Problem =
Please find every line in the items below that contains the word "plank", treating case as significant, and copy each of those lines.

Record list =
== == ==

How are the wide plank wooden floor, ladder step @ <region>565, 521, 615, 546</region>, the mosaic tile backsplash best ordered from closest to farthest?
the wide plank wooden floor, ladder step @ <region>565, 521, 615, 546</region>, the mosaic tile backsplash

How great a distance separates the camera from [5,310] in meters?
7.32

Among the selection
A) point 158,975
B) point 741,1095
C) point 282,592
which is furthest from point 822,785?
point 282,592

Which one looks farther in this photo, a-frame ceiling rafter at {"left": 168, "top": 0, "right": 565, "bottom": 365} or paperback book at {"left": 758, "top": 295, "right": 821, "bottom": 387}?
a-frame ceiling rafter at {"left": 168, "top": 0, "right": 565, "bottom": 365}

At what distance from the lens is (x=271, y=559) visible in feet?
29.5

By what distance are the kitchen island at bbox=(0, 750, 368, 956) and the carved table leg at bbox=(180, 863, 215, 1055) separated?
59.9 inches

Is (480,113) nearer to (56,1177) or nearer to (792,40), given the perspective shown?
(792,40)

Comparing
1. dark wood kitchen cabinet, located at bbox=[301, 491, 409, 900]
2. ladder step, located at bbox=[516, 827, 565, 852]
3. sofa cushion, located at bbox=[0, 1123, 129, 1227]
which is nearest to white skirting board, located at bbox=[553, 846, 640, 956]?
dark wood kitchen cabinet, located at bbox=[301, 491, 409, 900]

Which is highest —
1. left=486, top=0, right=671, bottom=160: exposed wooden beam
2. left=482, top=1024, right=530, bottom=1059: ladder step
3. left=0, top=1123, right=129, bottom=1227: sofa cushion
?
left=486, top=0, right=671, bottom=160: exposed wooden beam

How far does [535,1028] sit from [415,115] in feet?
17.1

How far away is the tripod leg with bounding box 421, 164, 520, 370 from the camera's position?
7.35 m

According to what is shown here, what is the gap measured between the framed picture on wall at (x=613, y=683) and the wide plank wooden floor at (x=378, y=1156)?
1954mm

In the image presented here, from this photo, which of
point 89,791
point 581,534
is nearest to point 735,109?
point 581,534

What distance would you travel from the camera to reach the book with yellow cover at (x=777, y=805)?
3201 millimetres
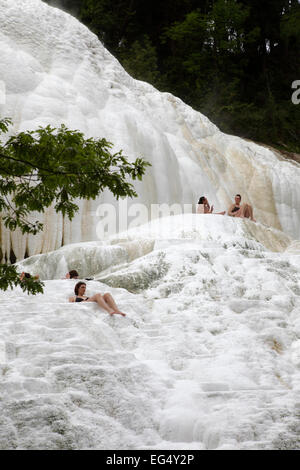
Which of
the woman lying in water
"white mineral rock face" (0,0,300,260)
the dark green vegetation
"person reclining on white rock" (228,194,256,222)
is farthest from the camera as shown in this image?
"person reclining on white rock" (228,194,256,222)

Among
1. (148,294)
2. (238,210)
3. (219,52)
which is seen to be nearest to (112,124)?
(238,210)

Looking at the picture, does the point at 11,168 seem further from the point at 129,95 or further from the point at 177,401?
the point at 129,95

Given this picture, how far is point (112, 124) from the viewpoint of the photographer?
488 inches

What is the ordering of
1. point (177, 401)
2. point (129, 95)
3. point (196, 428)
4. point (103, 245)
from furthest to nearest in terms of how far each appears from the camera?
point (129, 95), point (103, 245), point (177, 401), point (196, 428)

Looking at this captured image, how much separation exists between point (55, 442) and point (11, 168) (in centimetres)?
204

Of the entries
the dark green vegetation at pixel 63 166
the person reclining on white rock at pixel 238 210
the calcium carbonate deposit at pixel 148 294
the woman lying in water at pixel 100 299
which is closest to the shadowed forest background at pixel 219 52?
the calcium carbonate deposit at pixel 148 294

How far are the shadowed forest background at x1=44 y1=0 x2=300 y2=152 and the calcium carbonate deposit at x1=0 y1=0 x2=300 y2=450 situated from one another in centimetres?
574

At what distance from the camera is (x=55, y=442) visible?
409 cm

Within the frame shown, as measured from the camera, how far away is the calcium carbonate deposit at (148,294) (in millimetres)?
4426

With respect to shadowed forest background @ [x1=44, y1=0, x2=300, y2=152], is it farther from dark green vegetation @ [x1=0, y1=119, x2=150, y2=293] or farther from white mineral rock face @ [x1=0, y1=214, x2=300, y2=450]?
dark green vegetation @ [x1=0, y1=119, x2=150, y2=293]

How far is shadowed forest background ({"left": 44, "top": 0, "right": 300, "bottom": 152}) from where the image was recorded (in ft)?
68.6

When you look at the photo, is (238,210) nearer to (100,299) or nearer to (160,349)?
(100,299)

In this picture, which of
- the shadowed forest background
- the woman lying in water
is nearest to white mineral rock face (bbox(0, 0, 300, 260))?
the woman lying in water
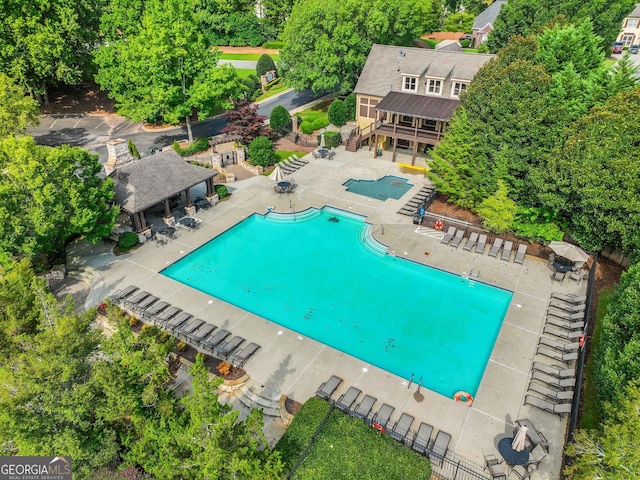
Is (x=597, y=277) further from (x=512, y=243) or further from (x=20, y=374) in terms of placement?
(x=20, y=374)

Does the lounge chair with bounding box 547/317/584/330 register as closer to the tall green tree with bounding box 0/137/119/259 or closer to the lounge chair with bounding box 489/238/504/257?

== == ==

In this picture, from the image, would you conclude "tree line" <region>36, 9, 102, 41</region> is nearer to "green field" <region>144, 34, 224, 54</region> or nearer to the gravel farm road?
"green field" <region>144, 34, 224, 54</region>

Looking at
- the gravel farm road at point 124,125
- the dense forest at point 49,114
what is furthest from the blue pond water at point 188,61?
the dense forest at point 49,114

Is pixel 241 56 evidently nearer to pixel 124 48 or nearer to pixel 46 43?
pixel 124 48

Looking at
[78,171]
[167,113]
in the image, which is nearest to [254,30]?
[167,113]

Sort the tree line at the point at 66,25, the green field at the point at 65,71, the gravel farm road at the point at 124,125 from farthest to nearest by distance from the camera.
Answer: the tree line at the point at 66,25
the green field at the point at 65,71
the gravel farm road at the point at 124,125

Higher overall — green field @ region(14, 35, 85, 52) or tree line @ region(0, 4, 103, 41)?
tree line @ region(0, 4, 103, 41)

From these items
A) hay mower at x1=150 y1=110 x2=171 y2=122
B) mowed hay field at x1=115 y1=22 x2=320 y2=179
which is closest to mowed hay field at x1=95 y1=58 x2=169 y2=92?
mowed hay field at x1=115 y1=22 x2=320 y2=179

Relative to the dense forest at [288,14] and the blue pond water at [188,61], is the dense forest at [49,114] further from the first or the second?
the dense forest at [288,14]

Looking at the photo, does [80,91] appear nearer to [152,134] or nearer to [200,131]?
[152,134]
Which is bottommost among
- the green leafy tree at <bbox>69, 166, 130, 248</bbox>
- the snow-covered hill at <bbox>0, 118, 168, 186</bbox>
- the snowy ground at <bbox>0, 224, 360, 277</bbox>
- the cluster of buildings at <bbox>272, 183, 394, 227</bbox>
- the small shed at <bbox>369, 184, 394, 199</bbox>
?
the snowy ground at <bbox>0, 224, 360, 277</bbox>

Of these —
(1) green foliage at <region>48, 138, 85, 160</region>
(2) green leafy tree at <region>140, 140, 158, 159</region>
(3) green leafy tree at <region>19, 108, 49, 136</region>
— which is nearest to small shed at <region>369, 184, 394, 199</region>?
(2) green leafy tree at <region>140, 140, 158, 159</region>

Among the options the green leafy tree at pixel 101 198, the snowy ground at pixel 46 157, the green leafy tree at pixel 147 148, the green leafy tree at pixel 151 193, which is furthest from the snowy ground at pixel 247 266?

== == ==

Exercise response =
How are the wide plank wooden floor, ladder step @ <region>565, 521, 615, 546</region>, the mosaic tile backsplash best ordered from closest to farthest?
the wide plank wooden floor, ladder step @ <region>565, 521, 615, 546</region>, the mosaic tile backsplash
According to what is shown here, what is the gap measured between the framed picture on wall at (x=613, y=683) and the wide plank wooden floor at (x=378, y=1156)?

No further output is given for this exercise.